**作業一覧:**
(a) 物体検知の文書によれば、特許文献1の技術では、カメラ上方から見た人間の頭の形状を何としているか。
(b) 物体検知の文書を、示された最後の行の直後から引き継いで書き進めよ。

説明

物体検知方法及びその装置

【課題】 撮影条件に応じて適切な認識方式を適用可能な物体検知装置を提供する。
【解決手段】 撮像部10の撮像方向を設定する撮影モード設定部80と、設定された撮影モードに基づいて物体辞書記憶部60から使用する認識辞書を設定する辞書設定部70と、撮像部10で撮像した画像から設定された前記認識辞書により所定の物体を認識して検知する物体認識部40とを備える。

【発明の詳細な説明】
【技術分野】
【0001】
本発明は、物体検知方法及びその装置に関し、特に、カメラ等の撮像装置で撮影した画像から通行者を検知して、その数を計測するための物体検知方法およびその装置に関する。
【背景技術】
【0002】
近年、セキュリティのために店舗内への監視カメラの設置が急速に普及している。また、そのようなカメラを使って、映像を取得するだけでなく、店舗に出入り、または、付近を通行した人の数を自動的にカウントし、店舗のマーケティング調査に使用することも提案されている。
【0003】
このような所定領域における通行人をカメラ映像から自動的にカウントする技術が、特許文献1に記載されている。この特許文献1では、図2に示すように通路の上方から真下に向けてカメラ2を設置し、カメラ上方から見た人間1の頭の形状が円であることから、カメラ映像から円形の物体を抽出することで人間を検知、カウントするようにしている。
【0004】
一方、近年、以下に示す非特許文献1、2で提案されているような技術を用いて、画像から顔を検出する技術の実用化が進んでいる。このような技術を利用して、図3に示すように通路の前方にカメラ4を設置して、カメラ映像から顔を検出することで人間3をカウントすることも可能である。
【特許文献1】特開平4−199487号公報
【非特許文献1】Rowley et al,“Neural network−based face detection”,IEEE TRANSACTIONS ON PATTERN ANALYSIS AND MACHINE INTELLIGENCE,VOL.20,NO.1,JANUARY 1998
【非特許文献2】Viola and Jones,“Rapid Object Detection using Boosted Cascade of Simple Features”,Proceedings of the IEEE Conference on Computer Vision and Pattern Recognition(CVPR’01)

**データ抜粋:**
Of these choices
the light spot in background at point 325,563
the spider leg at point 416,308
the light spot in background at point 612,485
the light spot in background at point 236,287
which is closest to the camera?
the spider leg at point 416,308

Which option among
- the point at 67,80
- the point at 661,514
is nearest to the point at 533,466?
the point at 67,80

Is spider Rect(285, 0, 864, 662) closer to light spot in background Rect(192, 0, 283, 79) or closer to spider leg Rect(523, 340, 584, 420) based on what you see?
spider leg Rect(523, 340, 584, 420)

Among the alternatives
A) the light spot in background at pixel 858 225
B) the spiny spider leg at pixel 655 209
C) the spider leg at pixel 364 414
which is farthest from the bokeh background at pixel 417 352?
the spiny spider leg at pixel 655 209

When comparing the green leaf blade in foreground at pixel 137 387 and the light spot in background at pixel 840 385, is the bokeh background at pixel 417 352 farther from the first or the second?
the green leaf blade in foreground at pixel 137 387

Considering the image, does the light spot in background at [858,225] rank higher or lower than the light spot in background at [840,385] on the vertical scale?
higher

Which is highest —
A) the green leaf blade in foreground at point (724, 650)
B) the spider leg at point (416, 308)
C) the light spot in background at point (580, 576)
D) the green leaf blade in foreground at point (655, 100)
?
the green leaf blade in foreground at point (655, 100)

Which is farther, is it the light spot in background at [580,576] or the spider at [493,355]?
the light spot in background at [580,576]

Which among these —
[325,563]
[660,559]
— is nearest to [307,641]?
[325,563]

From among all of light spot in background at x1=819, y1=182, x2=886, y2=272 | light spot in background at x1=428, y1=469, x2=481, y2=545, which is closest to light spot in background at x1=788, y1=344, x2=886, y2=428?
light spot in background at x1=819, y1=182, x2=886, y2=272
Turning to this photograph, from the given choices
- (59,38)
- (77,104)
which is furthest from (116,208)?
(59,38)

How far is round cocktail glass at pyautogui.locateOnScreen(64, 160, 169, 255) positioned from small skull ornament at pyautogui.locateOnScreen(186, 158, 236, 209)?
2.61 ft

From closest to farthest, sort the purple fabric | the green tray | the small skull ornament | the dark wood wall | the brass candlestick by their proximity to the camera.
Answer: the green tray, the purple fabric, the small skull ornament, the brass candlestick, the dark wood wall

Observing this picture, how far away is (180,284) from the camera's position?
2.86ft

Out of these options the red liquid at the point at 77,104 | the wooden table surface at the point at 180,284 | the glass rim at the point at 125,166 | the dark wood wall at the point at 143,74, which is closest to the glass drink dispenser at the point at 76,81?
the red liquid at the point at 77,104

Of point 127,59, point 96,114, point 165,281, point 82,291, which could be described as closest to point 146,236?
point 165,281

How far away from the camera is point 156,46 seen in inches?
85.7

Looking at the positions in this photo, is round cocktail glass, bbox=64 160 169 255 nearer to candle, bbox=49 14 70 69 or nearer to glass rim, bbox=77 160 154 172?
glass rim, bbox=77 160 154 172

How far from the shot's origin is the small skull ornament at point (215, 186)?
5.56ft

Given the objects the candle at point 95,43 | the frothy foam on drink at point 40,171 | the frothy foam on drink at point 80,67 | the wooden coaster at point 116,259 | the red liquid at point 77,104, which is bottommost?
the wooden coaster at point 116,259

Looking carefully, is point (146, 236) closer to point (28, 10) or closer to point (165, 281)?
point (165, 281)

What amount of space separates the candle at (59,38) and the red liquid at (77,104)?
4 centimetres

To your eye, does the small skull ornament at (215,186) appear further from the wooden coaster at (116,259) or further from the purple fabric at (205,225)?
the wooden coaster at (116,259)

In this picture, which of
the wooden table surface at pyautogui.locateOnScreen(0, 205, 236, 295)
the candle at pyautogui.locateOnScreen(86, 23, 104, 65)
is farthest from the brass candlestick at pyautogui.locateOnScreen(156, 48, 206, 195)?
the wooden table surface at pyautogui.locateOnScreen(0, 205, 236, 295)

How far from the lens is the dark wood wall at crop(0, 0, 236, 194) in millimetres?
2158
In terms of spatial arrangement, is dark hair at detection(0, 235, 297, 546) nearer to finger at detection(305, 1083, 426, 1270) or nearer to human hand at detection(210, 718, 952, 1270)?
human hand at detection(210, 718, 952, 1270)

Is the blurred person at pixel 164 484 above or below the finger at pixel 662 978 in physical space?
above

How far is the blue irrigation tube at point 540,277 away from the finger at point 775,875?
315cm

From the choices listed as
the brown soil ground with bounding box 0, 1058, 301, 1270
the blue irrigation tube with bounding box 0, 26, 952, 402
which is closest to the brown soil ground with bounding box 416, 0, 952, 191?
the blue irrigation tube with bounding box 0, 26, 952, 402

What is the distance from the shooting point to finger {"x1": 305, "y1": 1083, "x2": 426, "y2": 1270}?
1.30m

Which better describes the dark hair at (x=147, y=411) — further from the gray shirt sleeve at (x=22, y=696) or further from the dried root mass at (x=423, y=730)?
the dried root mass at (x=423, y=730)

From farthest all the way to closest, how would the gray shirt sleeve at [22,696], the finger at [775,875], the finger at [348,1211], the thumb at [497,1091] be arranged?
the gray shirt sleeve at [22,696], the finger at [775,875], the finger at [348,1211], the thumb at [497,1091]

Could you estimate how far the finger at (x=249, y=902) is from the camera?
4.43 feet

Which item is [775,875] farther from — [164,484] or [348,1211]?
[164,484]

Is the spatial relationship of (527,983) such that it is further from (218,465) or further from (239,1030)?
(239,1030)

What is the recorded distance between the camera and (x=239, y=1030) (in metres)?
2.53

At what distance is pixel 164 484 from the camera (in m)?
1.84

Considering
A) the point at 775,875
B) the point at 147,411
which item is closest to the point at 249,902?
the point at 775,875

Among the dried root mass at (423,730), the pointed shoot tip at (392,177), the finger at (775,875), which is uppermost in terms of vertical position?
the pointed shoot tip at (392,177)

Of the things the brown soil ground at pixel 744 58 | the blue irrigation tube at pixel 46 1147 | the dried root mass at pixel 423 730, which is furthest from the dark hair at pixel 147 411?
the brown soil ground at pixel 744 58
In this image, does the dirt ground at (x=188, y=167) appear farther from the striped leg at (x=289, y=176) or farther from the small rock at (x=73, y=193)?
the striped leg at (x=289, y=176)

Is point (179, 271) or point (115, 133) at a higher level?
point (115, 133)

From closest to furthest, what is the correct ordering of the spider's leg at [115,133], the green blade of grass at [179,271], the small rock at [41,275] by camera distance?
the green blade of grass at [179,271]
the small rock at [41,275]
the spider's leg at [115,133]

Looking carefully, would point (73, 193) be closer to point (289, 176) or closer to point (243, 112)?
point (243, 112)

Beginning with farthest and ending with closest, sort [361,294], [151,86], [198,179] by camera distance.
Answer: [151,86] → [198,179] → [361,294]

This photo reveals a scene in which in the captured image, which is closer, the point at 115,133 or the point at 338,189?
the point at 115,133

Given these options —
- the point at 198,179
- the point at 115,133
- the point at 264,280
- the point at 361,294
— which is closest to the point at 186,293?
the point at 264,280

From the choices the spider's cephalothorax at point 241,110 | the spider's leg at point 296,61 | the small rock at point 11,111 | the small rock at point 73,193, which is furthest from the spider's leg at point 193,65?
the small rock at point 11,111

**作業の解答:**
(a) 円である。

(b)
【発明の開示】
【発明が解決しようとする課題】
【0005】
しかしながら、人間をカウントしたい場合に、例えば、天井に設置したカメラで真下を通過する人間をカウントするのか、通路の側面に設置したカメラで横切る人間をカウントするのかによって認識対象となるパターンは異なる。従って必要となる認識機能も異なる。よって、逆にシステムに実装されている認識機能に依存して、カメラをどこにどのように設置するかが制限されてしまうといった問題があった。本発明の目的は、前記問題点を解決すべく、撮影条件に応じて適切な認識方式を用いて物体を検知する物体検知方法及びその装置を提供することである。
【課題を解決するための手段】
【0006】
上記目的を達成するために、本発明の物体検知方法は、撮像手段の撮像条件を決定する決定工程と、決定された前記撮像条件に基づいて認識方式を設定する設定工程と、前記撮像手段で撮像した画像から設定された前記認識方式により所定の物体を認識して検知する検知工程とを備える。
【0007】
また、本発明の物体検知装置は、撮像手段の撮像条件を決定する決定手段と、決定された前記撮像条件に基づいて認識方式を設定する設定手段と、前記撮像手段で撮像した画像から設定された前記認識方式により所定の物体を認識して検知する検知手段とを備える。
【発明の効果】
【0008】
本発明によれば、撮影条件に応じて適切な認識方式を用いて物体を検知することができる。例えば、カメラの撮像方向に連動して、認識対象となる物体の典型的な画像パターンに相当する辞書を用いて物体認識を行うことで、上方と前方のいずれから撮影を行う場合でも、適切な認識機能へ簡単に切替えることができる。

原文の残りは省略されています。